His father, William Sword, who died in 2005, helped start Morgan Stanley (MS)’s mergers and acquisitions department as managing director in the 1970s. He left Morgan Stanley in 1976 to form his namesake firm.
According to the company’s website, Wm Sword’s projects included developing a private-equity investment program for Capital Cities Capital, a subsidiary of Capital Cities/ABC Inc., now part of the Walt Disney Co. (DIS); advising Thomson Corp. in the sale of Thomson Financial Treasury Solutions to the ABS Group in 2001; and raising funds for Aquiline Capital Partners LLC, a private-equity firm founded by Jeffrey Greenberg after he left Marsh & McLennan Cos.

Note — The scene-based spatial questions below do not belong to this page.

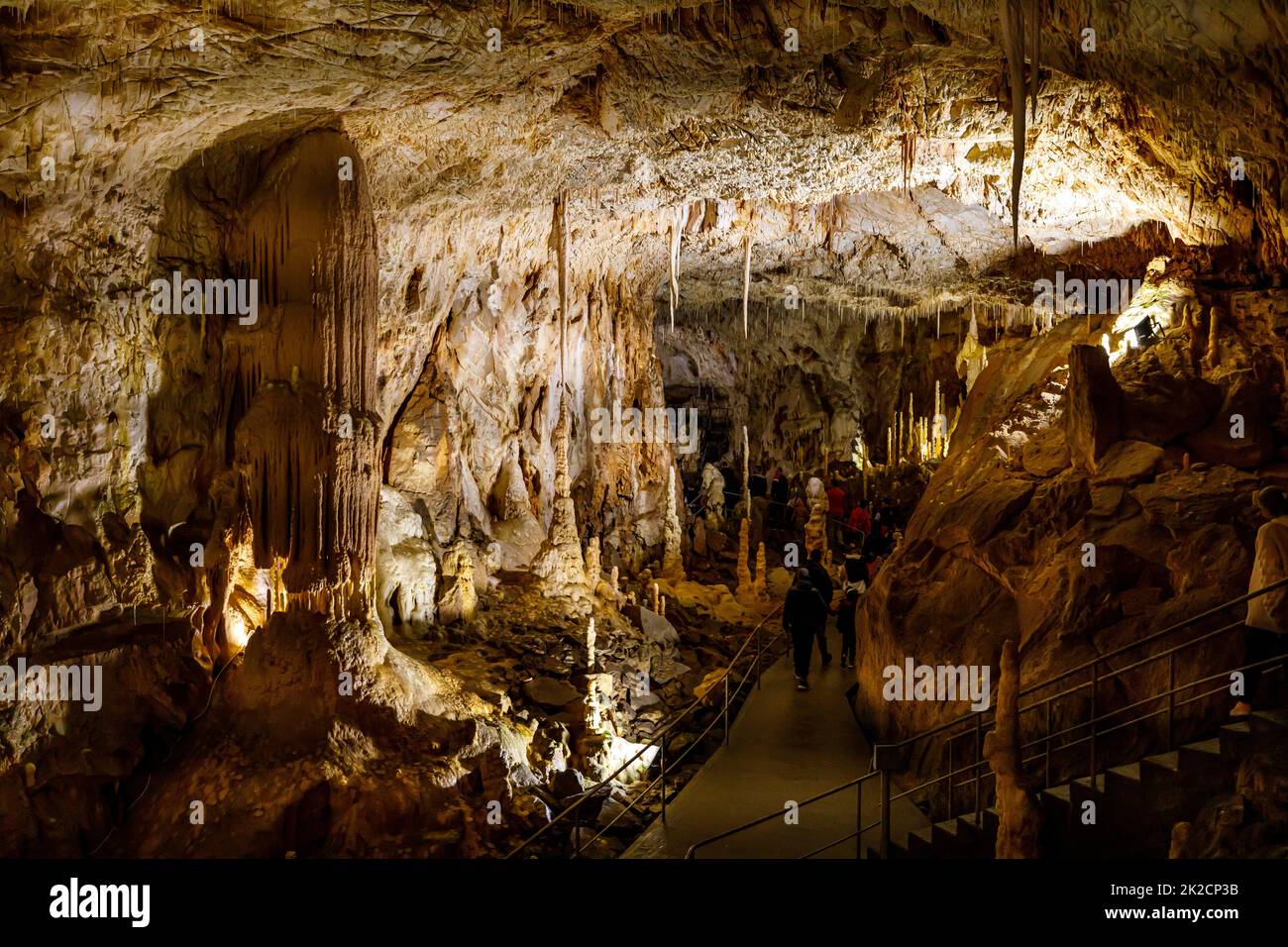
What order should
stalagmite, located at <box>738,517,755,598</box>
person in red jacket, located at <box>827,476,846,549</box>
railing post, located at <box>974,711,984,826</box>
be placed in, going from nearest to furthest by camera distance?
railing post, located at <box>974,711,984,826</box> → stalagmite, located at <box>738,517,755,598</box> → person in red jacket, located at <box>827,476,846,549</box>

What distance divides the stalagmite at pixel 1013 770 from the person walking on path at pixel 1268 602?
4.32 ft

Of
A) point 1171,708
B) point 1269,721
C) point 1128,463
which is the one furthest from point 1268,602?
point 1128,463

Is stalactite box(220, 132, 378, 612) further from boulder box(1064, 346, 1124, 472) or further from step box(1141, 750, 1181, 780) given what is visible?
boulder box(1064, 346, 1124, 472)

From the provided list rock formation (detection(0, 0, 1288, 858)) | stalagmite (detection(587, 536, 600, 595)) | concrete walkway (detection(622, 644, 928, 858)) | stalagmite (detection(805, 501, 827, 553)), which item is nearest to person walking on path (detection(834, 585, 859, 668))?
concrete walkway (detection(622, 644, 928, 858))

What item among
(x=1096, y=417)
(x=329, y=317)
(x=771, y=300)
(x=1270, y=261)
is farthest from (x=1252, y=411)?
(x=771, y=300)

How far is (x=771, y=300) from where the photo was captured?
20.6 m

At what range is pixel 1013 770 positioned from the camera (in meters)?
5.50

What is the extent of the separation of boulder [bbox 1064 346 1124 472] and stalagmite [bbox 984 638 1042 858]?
4213 millimetres

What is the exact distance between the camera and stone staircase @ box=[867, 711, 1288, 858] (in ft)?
17.3
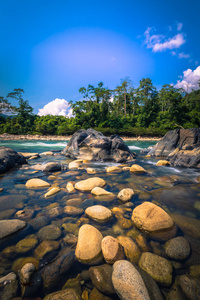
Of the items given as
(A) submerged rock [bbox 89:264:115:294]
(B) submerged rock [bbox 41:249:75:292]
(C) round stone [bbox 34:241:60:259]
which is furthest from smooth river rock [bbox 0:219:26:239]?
(A) submerged rock [bbox 89:264:115:294]

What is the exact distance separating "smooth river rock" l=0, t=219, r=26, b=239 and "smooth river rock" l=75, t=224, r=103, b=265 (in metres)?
0.95

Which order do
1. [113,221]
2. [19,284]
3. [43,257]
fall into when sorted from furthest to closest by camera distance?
[113,221], [43,257], [19,284]

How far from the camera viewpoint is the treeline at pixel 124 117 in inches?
1319

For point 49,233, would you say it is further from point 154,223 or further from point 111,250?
point 154,223

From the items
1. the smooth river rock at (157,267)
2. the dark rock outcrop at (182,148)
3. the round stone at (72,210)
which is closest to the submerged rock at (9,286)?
the round stone at (72,210)

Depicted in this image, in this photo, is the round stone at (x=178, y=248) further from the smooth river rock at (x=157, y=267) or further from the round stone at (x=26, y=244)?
the round stone at (x=26, y=244)

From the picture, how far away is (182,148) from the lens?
24.5 feet

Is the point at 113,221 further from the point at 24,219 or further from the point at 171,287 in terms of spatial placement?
the point at 24,219

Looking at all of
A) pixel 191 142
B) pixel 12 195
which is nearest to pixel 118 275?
pixel 12 195

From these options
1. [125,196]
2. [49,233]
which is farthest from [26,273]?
[125,196]

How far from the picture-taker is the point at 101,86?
39625 millimetres

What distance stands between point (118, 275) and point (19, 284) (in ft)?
3.04

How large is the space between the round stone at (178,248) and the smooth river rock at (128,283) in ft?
1.95

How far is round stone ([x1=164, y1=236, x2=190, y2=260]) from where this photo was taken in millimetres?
1550
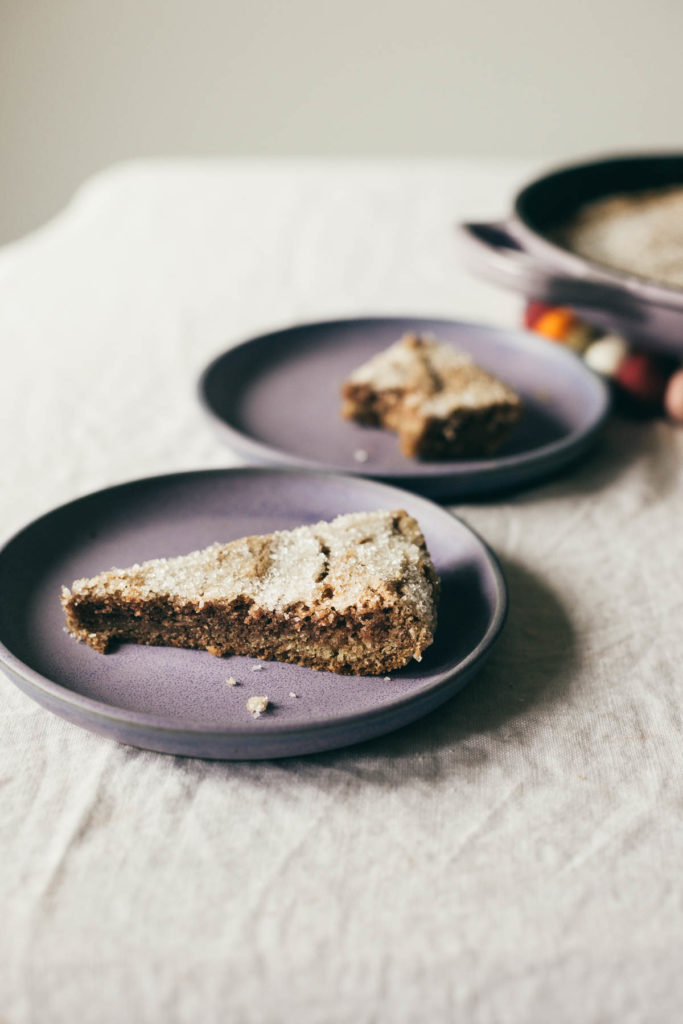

“He was a very well-respected, well-connected guy, an old- school gentleman in every sense of the word,” Daniel B. Rowe, Sword’s co-managing director, said in an interview today. “He was a righteous person who was very charitable. He’s literally got dozens of friends and business colleagues who have reached out to me and the firm since they heard.”
At Princeton, where his father also was an alumnus, Sword majored in politics and was a member of Ivy Club, the Daily Princetonian reported today. Rowe said Sword was devoted to his alma mater, attending lectures and basketball games, among other activities.
The house where Sword lived, and died, is on Great Road, one of Princeton’s premier residential thoroughfares, where asking prices for homes currently on the market approach $3 million.
In 2003, Sword was the victim of a stabbing at his home. According to an account in the New York Times, he was attacked by a 24-year-old man, Jelani Manigault, a senior at the University of Maryland, who had been staying with his parents and girlfriend at the nearby Tenacre Foundation, a nursing center and retreat that calls itself “a ministry of Christian Science.”
Police shot and killed Manigault. Sword, wounded in his upper chest and shoulder, underwent surgery and recovered, according to the account in the Times.
That brush with violence made Sword more of “a lover of life,” slightly less ambitious and more appreciative of time with friends, Rowe said.
Sword, a lifelong Princeton resident, was born on March 6, 1951, according to Pete McDonough, his brother-in-law. With his wife, the former Martha Sullivan, he had two daughters, Gretchen and Hope, and a son, Will.